_Challenge_
Copy the items word for word, starting at the line that contains "From one to" and ending at the last line of the items, with both ends included. Leave the pictures out of your copy.

Stored entries
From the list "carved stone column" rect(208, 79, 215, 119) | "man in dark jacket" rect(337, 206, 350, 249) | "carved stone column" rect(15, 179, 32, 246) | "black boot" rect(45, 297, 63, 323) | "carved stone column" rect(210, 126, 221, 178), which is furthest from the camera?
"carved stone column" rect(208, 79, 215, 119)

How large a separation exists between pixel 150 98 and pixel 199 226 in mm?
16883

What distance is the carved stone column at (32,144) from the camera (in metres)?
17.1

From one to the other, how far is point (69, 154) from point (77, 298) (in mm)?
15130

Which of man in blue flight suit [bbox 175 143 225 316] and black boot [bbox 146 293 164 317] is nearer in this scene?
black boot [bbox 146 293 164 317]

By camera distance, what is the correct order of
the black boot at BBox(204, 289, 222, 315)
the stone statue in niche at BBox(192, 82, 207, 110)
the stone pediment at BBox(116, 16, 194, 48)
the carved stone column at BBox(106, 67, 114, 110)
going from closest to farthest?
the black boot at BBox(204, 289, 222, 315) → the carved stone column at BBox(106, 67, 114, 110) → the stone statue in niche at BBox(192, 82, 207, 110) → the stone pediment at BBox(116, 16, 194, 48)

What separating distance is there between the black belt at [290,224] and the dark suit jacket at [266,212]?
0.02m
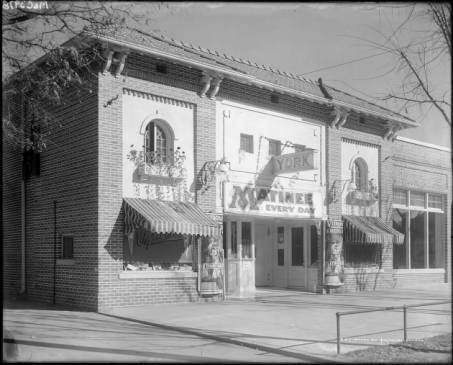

_Complete answer_
From one to the other, how far is point (69, 154) from point (77, 298) (in mm)?
15130

Which of man in blue flight suit [bbox 175 143 225 316] and black boot [bbox 146 293 164 317] is nearer in this scene?
black boot [bbox 146 293 164 317]

By camera distance, what is the correct order of
the black boot at BBox(204, 289, 222, 315)
the stone statue in niche at BBox(192, 82, 207, 110)
the stone pediment at BBox(116, 16, 194, 48)
the carved stone column at BBox(106, 67, 114, 110)
going from closest to farthest?
the black boot at BBox(204, 289, 222, 315) → the carved stone column at BBox(106, 67, 114, 110) → the stone statue in niche at BBox(192, 82, 207, 110) → the stone pediment at BBox(116, 16, 194, 48)

What separating distance is there between the black belt at [290,224] and the dark suit jacket at [266,212]?
0.02m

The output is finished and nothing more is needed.